▶ Source:
::::::::
Notes on Programming Language Design

Nautilus

I want to build a systems programming language suitable for implementing runtime systems. The goal is to be platform-agnostic, have theory-motivated parametricity, exitwhen (incl. exiting out of functions), clear semantics for built-in arithmetic, and good control of individual bits, all with a more coherent ergonomic design than C (and esp. better than C++).

Some interesting numbers

An octet has 8 bits. What is the smallest addressable unit of memory in a machine? This is often, but not always an octet (e.g. digital signal processors, historical computers). In common usage a byte is often understood as an octet, but the term has a longer history as the name for the smallest addresable unit.

So far, this assumes that a machine has only one memory bank. In general, though, a machine might have different numbers for different types of memory (e.g. main memory, various video memories, peripheral device interfaces exposed as memory).

Since only bits are theoretically indivisible units of (classical) information, they should be used as a foundation. Octets, bytes, and other concepts must be built on top of them.

Sizeof/Alignof Lives at the Kind Level

I’ve noticed that C is interested in opaque vs. concrete types, and that the error messages behave like kind errors. Here’s a proposed kind system for doing this analysis in a more theoretically-motivated way.

i, j ∈ ℕ
κ ::= TYPE r
r ::= Opaque
    | Concrete { size = i, align = j }
    | BitPack σ { size = i }
σ ::= Signed | Unsigned

*  ===  TYPE Opaque    // The unit kind in type theory is just the kind of opaque types.

The thing I may have to think more about is bit-packing. Of course the alignment is nothing (i.e. single-bit), but the reason I have σ in there is b/c I think the compiler will need to know how to unpack the value into a register: sign- or zero-extend.

Portable Pointer Techniques

In general, pointers might not be straightforward integers. For example, you might expect all pointers (perhaps of some type, i.e. ptrs to gc objects) to be 16-octet aligned. A octet-addressable platform might represent these as always having four low-order bits be zero, but a system which can only address 4-octet words might have only two low-order bits zero. Long story short, you shouldn’t to pack too big a tag into a tagged pointer, but the space you have available is system-dependent. The C technique of casting void* to uintptr_t, masking, and casting back to void* to extract the pointer form a tagged pointer is technically undefined.

Normal C pointer arithmetic is only in increments of the size of the pointed-to data. Pointer arithmetic in terms of bytes is sometimes needed as well, and for this C programmers will cast to char* before doing arithmetic. While compliant, it’s not what I’d call friendly. Besides which, packed dependent tuples may require pointer arithmetic on bits, for which I know of no compliant technique.

Perhaps what I’m getting at is that there are a number of pointer types, each of which with a different alignment and with possibly different representations. For example, packing four bits into a 16-octet-aligned pointer into N bits if that pointer would be represented with N - 4 non-zero (implicit or explicit) zero bits.

So then, even pointer types are parameterized by a representation.
::::::::
▶ Given task A:
Duplicate the portion of the programming language design notes between "Normal C pointer" and "explicit) zero bits.", inclusive.
::::::::
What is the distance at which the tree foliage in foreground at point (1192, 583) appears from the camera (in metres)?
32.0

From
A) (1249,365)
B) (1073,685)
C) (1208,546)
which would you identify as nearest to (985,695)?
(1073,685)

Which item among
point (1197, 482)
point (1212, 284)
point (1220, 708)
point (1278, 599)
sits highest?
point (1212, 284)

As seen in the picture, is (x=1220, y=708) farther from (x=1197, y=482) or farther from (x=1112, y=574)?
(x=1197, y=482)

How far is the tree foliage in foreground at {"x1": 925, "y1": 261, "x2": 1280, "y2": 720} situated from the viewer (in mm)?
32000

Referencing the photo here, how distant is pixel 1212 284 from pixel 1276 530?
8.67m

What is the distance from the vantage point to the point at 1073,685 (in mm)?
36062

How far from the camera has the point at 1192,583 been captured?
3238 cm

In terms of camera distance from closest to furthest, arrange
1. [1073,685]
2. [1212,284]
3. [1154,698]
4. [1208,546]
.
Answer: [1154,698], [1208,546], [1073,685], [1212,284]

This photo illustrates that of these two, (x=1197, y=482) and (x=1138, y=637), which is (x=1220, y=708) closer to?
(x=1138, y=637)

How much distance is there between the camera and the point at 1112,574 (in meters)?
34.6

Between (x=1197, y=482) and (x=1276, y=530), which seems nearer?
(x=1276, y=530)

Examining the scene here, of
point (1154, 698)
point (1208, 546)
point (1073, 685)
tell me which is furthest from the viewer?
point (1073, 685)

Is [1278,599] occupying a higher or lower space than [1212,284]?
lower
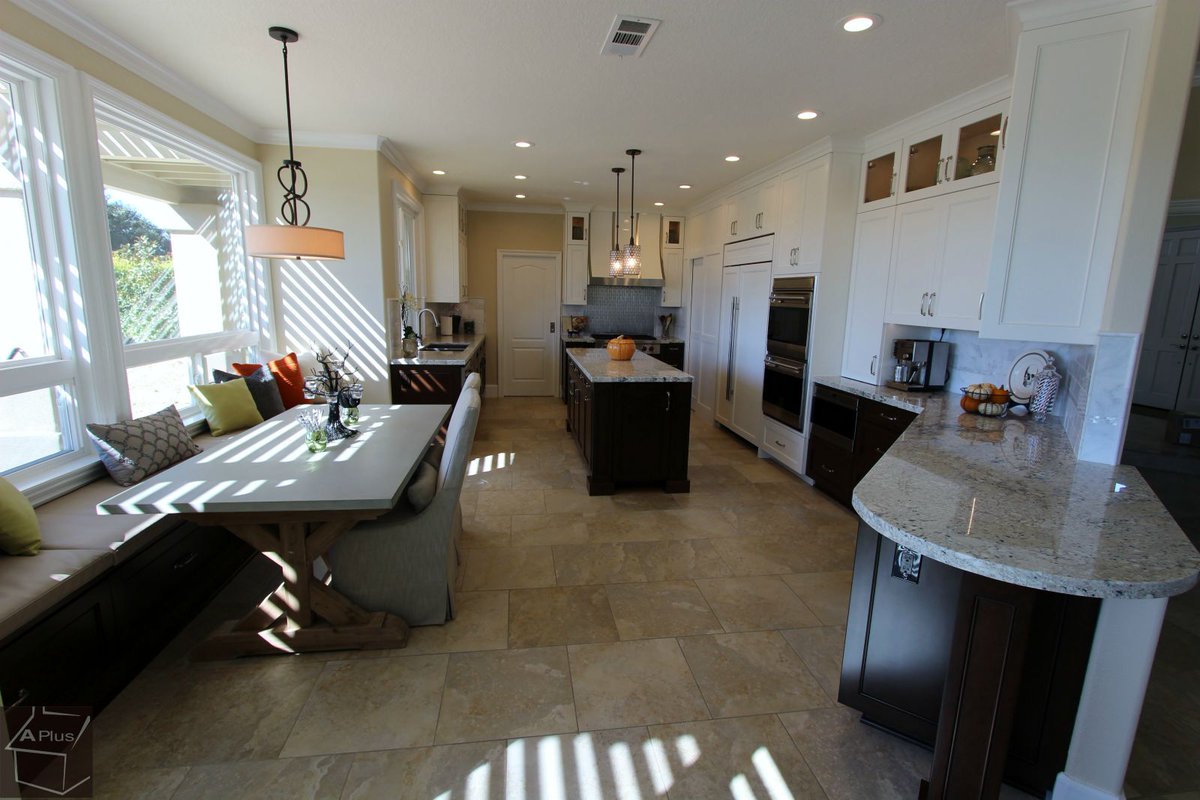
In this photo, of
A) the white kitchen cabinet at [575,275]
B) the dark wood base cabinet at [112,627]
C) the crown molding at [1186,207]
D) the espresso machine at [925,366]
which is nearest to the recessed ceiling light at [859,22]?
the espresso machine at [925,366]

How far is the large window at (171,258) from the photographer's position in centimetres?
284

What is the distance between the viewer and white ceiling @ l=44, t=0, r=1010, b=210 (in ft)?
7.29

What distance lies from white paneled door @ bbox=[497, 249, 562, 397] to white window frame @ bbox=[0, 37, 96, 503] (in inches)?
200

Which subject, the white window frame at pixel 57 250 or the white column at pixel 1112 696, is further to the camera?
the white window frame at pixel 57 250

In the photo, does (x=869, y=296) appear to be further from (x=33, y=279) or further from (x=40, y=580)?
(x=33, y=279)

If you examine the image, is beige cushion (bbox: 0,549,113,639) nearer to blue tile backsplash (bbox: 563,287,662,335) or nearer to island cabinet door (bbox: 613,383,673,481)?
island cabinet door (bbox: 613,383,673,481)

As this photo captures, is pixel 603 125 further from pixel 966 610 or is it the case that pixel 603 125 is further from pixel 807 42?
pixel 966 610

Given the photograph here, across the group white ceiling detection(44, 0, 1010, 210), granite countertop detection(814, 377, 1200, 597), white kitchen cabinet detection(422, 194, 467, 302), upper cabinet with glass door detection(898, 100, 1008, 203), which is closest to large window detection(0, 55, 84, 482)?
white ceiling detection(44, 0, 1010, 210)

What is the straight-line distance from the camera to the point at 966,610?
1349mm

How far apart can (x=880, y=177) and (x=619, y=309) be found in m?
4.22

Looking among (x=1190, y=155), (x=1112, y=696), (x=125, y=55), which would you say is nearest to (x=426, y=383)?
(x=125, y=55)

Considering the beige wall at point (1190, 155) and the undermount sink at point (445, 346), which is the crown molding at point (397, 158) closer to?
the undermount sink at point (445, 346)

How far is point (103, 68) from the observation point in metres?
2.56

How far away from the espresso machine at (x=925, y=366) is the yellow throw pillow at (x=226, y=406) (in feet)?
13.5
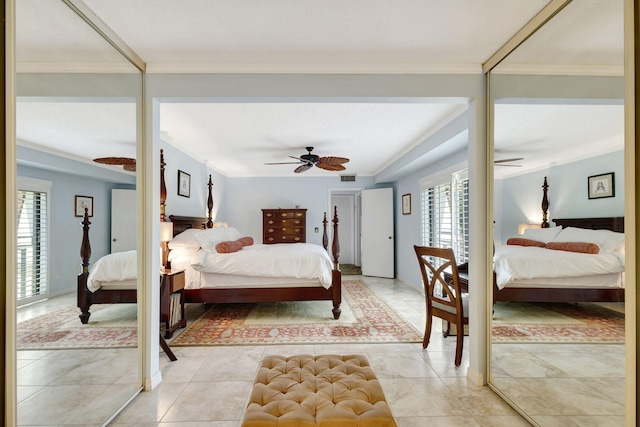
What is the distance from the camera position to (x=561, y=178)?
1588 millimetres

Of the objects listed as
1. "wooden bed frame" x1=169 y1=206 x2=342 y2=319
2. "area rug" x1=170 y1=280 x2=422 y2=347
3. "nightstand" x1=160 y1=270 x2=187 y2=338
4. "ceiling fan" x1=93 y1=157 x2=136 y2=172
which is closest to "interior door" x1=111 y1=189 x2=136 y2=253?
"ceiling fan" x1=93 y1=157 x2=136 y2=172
::::::::
▶ Given task B:
Update the rows between the lines holding "to (x=426, y=383)?" and "1588 millimetres", inclusive, by replacing "yellow" with "blue" and leaving everything else unchanged. Return only those lines, and leave the pictures out.

▶ Full response A:
Normal C pointer arithmetic is only in increments of the size of the pointed-to data. Pointer arithmetic in terms of bytes is sometimes needed as well, and for this C programmers will cast to char* before doing arithmetic. While compliant, it’s not what I’d call friendly. Besides which, packed dependent tuples may require pointer arithmetic on bits, for which I know of no compliant technique.

Perhaps what I’m getting at is that there are a number of pointer types, each of which with a different alignment and with possibly different representations. For example, packing four bits into a 16-octet-aligned pointer into N bits if that pointer would be represented with N - 4 non-zero (implicit or explicit) zero bits.

▶ Full response B:
Looking among (x=1190, y=155), (x=1112, y=696), (x=125, y=55), which would you say is nearest to (x=426, y=383)?
(x=125, y=55)

Considering the beige wall at point (1190, 155) and the undermount sink at point (445, 346), which is the crown molding at point (397, 158) closer to?
the undermount sink at point (445, 346)

How far is point (103, 68) from the observation point in metres?
2.56

How far away from the espresso machine at (x=925, y=366) is the blue throw pillow at (x=226, y=406) (in feet)?
13.5
What is the distance from the camera position to (x=561, y=178)?
1588 millimetres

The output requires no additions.